Trying to invest like others do isn’t a great idea, Johnson said, because everyone’s needs, risk tolerance and financial stability varies.

The most effective way to avoid herd behavior is to establish an investment policy statement (IPS) and follow it, Johnson said.

“Investing without a plan is like driving without a roadmap or GPS. Investors should not concern themselves with broad market moves or the crisis de jour,” Johnson said.

An IPS is a written document that clearly sets out a client’s return objectives and risk tolerance over that client’s relevant time horizon, along with applicable constraints such as liquidity needs and tax circumstances. In essence, an IPS sets out the ground rules of the investment process — it is the document that guides the investment plan, he explained.

“The IPS should include a glide path for target asset allocation changes as the individual ages,” Johnson continued. “And, it is best to develop an IPS in a rather calm market. Developing an IPS in a volatile market or during major stories is problematic.”

Speculating in Fads or Cryptocurrency

If you want to make reliable returns, speculation on new investment types is a bad idea, Johnson insisted, including things like cryptocurrencies. The crypto market has never been a good place to invest.

Of investing in crypto, Johnson said, “I can think of few worse strategies than committing investment to cryptocurrencies. One cannot invest in the wide array of cryptocurrencies, one can only speculate. There is no rational way to determine the value of bitcoin or any of the other various cryptocurrencies as one can’t apply the tools of traditional finance to arrive at the intrinsic value (or true value) of the supposed asset.”

Chasing Winners

Additionally, Johnson said that too many investors assume what is currently happening, good or bad, is going to continue into the indefinite future.

“There is something about seeing others get rich quickly that brings out the greed in all of us. And that’s more than a little dangerous to our financial health,” explained Johnson. “We would be wise to heed Warren Buffett’s advice to ‘be greedy when others are fearful and fearful when others are greedy.’”

Going It Alone 

Johnson is a firm believer that investors should get professional advice before making big decisions, because financial mistakes, particularly early in life, can be difficult to overcome if you don’t have support.

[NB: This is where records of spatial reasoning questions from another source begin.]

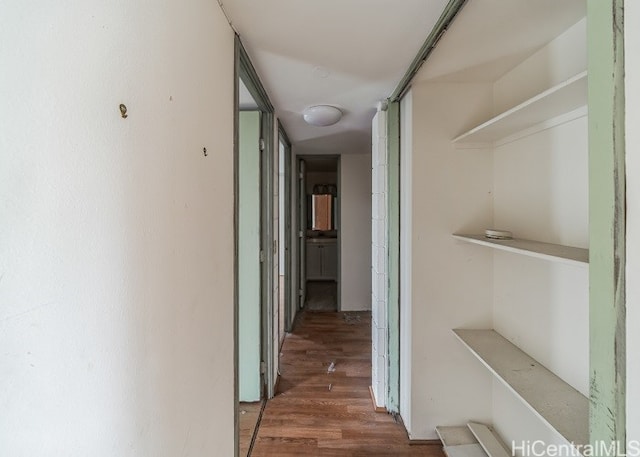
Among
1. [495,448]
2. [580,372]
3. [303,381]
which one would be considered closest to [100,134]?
[580,372]

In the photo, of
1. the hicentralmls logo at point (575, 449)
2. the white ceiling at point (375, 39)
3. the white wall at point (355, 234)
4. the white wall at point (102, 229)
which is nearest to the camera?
the white wall at point (102, 229)

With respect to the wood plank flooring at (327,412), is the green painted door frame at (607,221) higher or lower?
higher

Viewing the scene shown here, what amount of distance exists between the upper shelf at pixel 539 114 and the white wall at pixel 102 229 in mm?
1126

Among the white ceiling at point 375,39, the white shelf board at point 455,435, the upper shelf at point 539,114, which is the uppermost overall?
the white ceiling at point 375,39

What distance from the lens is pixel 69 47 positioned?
0.45 meters

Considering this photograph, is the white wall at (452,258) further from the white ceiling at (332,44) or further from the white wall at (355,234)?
the white wall at (355,234)

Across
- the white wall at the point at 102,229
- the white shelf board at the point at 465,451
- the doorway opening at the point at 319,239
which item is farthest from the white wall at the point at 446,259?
the doorway opening at the point at 319,239

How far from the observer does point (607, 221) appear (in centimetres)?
52

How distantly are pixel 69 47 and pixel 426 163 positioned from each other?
1.55 meters

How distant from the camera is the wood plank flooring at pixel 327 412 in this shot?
5.28ft

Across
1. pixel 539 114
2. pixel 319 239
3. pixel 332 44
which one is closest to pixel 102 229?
pixel 332 44

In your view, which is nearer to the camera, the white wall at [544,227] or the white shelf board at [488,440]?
the white wall at [544,227]
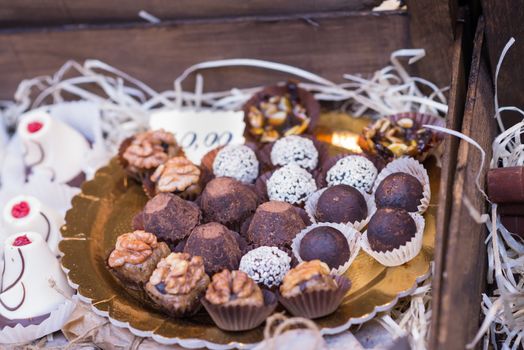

“Financial advisors help you stay the course during volatile times,” added Johnson. “Some people mistakenly believe that the services of a financial advisor are only needed in the wealth accumulation stage. Advisors are also needed during retirement to help guide individuals spending their nest egg.”

While a certain amount of investing requires some trial and error, the best approach is to seek advice and education before going down an investment path you regret.